Schools are More Secure Now
The National Center for Education Statistics (NCES) published their comprehensive look at the school security landscape in their Indicators of School Crime and Safety: 2017 report published in March, 2018. Here are some of the most pertinent findings, all based on U.S. public schools:
- For the latest data available, the 2014-15 school year, 20 of the 1,168 (1.7%) student homicides and 9 of the 1,785 suicides (.5%) occurred at school.
- 100% of school students aged 12-18 have safety and security measures at their school, including a written code of student conduct, controlled visitor sign-ins and the school staff monitoring hallways.
- 92% of schools in 2014-15 had an active shooter response plan, versus 79% in 2003-04.
- 57% of schools engaged security staff in 2015-16 vs. 42% ten years prior.
- 76% of schools trained teachers and aides on anti-bullying tactics, 48% trained them on detecting early warning signs of violence.
- 81% of schools used video surveillance systems in 2015-16, up from 19% in 1999-2000.
- 94% of public schools controlled access by locking or monitoring doors in 2015-16, up from 75% in 1999-2000.
- 12% of schools in 2015-16 used metal detectors, up from 9% in 1999-2000 and 70% engaged security guards or police officers, up from 54% over that same period.
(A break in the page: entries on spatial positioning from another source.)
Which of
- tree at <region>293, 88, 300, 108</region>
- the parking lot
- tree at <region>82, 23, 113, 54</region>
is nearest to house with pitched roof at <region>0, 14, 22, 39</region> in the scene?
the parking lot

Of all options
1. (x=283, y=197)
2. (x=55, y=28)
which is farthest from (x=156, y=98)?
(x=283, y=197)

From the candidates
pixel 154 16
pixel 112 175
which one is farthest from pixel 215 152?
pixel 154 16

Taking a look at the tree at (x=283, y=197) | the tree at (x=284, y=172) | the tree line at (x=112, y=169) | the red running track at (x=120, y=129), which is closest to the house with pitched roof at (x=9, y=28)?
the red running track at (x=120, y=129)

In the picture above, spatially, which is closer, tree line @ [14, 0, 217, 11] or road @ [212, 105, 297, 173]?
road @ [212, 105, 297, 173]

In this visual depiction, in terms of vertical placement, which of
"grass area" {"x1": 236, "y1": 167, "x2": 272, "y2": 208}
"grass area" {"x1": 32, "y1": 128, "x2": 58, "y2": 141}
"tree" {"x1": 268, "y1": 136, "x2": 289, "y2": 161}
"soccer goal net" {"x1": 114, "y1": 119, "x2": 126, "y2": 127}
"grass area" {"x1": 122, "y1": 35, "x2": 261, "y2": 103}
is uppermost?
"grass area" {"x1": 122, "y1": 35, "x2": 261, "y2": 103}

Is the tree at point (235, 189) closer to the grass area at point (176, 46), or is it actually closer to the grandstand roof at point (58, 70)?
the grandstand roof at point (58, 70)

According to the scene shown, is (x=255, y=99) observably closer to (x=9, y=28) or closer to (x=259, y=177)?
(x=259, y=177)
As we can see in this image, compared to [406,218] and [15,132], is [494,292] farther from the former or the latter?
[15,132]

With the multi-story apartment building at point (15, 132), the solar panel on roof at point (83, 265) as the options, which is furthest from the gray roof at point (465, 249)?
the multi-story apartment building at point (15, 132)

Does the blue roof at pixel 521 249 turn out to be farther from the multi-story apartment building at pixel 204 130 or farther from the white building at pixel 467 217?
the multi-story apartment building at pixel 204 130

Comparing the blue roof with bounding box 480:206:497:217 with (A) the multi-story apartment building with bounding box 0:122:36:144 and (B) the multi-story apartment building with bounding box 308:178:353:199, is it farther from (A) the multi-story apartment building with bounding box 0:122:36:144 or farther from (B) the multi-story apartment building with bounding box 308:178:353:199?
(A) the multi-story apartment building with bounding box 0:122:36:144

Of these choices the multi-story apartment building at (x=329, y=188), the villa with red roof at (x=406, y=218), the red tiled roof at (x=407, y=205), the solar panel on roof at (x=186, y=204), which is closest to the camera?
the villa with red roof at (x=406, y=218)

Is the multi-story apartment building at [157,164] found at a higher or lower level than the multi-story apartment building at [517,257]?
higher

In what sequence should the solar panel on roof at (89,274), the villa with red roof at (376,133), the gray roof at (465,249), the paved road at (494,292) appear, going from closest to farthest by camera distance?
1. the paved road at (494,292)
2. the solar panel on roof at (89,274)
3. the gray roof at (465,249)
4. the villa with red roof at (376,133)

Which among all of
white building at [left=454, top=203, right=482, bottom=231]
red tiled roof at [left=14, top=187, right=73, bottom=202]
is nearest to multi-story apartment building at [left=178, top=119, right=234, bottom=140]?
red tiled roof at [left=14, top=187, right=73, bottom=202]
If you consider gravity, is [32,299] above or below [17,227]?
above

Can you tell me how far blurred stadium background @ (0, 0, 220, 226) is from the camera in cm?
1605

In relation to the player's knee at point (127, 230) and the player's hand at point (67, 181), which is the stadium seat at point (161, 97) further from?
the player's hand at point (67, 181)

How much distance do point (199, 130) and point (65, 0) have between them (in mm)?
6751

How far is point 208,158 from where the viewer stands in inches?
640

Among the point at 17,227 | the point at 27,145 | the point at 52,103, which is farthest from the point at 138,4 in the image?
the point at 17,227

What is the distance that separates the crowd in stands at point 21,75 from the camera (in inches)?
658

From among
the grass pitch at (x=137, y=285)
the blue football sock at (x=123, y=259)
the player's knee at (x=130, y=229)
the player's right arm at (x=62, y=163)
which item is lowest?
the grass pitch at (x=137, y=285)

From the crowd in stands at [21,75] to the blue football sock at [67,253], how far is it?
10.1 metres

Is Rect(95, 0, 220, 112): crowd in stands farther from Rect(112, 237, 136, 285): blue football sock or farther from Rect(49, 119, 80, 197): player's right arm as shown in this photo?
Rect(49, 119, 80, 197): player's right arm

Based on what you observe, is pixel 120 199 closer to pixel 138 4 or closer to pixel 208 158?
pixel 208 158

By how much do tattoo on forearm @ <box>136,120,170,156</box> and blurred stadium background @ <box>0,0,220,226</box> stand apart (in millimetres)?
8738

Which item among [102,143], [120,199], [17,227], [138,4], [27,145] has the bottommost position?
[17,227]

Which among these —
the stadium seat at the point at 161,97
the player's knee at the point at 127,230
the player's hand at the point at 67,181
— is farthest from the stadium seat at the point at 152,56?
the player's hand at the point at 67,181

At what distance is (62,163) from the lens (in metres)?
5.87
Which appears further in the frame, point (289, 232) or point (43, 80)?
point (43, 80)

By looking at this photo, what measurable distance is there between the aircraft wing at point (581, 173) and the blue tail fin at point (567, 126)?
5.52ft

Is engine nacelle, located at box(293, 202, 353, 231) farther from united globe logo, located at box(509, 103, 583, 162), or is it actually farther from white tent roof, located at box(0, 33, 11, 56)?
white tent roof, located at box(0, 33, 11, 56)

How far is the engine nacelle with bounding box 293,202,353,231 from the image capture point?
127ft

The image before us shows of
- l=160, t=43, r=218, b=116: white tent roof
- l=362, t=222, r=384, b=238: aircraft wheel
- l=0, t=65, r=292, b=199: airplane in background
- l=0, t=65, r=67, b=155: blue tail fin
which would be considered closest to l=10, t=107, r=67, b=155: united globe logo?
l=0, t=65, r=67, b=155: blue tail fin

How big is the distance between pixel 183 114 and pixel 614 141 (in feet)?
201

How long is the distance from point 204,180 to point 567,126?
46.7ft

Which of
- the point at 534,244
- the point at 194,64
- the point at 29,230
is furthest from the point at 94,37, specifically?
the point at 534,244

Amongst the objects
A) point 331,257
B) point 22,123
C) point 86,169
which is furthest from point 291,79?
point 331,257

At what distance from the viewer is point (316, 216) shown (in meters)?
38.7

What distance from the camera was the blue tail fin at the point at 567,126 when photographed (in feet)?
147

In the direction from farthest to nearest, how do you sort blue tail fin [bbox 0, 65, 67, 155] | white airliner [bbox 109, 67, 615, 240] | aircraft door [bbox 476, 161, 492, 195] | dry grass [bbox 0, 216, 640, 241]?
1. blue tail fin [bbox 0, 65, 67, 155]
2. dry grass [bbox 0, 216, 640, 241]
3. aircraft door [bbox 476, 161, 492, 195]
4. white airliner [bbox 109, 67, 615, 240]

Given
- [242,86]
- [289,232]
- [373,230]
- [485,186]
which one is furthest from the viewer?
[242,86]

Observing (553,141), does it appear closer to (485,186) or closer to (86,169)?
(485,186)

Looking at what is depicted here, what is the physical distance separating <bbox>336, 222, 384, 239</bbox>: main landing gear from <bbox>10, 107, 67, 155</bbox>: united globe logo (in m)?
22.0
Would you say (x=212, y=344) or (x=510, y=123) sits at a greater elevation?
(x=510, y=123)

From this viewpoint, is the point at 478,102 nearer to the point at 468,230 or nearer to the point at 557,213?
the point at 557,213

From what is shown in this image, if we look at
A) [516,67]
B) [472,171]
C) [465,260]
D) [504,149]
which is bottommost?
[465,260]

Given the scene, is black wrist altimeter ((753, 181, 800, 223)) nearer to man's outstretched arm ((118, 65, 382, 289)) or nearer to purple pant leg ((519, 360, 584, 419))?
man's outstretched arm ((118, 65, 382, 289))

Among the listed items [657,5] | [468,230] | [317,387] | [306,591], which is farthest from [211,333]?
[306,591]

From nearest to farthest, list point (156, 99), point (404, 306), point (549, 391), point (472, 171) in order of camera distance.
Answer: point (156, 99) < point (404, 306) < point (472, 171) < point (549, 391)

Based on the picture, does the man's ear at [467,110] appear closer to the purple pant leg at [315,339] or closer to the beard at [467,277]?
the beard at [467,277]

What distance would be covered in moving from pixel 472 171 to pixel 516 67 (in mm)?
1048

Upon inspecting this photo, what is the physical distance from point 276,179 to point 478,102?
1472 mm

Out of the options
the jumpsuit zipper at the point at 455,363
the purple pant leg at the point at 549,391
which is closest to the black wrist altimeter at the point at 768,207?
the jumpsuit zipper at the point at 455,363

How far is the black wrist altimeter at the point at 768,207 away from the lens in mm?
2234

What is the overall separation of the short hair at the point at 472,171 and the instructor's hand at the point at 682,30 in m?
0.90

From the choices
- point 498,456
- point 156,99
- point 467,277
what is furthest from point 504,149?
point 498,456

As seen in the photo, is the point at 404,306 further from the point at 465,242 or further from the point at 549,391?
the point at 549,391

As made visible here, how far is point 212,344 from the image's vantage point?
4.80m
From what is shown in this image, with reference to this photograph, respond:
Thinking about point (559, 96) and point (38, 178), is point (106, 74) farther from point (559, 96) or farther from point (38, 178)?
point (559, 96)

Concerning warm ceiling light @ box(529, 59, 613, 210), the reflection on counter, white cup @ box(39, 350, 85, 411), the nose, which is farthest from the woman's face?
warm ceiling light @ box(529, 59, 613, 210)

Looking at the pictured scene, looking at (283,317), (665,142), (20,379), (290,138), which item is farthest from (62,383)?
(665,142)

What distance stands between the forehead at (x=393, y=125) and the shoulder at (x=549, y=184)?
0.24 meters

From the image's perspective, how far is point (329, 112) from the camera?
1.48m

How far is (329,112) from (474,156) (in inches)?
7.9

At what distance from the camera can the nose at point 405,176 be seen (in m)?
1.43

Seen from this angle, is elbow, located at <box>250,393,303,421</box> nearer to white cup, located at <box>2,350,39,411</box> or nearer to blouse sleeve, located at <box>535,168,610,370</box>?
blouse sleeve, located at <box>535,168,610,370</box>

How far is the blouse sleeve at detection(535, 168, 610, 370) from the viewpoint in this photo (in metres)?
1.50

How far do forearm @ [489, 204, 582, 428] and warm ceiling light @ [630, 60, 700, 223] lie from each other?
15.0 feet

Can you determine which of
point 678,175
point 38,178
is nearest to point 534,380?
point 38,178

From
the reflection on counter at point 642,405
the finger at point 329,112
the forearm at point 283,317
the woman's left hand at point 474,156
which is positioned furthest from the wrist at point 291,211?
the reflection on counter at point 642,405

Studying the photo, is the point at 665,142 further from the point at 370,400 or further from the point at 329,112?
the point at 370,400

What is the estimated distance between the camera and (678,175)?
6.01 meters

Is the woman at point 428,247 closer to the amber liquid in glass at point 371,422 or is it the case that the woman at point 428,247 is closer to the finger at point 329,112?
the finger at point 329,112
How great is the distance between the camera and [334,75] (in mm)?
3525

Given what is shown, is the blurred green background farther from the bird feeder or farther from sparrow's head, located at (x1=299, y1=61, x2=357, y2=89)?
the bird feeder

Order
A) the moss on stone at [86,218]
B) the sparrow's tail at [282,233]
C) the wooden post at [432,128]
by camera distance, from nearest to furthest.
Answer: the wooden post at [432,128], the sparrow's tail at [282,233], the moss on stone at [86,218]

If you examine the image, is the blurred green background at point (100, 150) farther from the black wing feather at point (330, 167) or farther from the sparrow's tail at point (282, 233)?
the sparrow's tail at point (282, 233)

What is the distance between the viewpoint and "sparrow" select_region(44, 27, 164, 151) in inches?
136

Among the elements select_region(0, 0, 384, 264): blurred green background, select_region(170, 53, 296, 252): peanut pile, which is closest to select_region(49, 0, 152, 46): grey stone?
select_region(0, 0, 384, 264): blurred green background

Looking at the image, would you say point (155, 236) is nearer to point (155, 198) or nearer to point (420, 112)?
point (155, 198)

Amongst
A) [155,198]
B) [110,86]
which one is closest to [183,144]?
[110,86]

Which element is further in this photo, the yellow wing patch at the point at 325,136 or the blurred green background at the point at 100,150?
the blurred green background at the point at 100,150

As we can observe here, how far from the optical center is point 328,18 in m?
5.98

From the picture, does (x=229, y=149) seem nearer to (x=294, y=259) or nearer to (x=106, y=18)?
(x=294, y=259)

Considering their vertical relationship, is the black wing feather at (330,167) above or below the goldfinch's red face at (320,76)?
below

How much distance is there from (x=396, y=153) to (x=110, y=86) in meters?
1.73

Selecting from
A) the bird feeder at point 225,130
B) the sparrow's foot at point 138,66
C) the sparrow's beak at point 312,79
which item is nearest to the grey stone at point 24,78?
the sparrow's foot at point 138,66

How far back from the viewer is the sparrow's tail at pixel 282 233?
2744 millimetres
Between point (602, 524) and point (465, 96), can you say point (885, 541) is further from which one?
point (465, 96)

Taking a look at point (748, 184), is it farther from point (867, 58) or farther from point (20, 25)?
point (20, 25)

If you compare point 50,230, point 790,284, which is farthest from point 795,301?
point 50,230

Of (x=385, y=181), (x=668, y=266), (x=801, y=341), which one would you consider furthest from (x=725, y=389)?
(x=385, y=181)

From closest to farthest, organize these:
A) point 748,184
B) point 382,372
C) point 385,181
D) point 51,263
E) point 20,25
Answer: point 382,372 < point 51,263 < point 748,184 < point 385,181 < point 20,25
Since the horrific Sandy Hook Elementary School shooting in 2012, interest in increasing security has risen exponentially, and with every school shooting it spikes again. A 2016 report from the Government Accountability Office tells us that two thirds of schools routinely run active shooter drills. Fortunately, funding at both the state and federal levels for school security has also become more readily available.
The Department of Justice’s Grant Program provides federal money for security measures. The Department of Homeland Security offers a number of state-level grants, and the some states have specific trusts dedicated to enhancing school security. Additionally, student safety advocacy groups have sprung up to support security efforts, and extant groups have increased their efforts, often lobbying for more legislative help.
Schools are becoming more secure with every passing year, as they implement stronger security measures and take advantage of available funding. The focus on educating faculty about mental health has helped the staff intercept would-be attackers. New technologies like real-time response apps, social media scanning tools and networked sensors are also making schools significantly safer.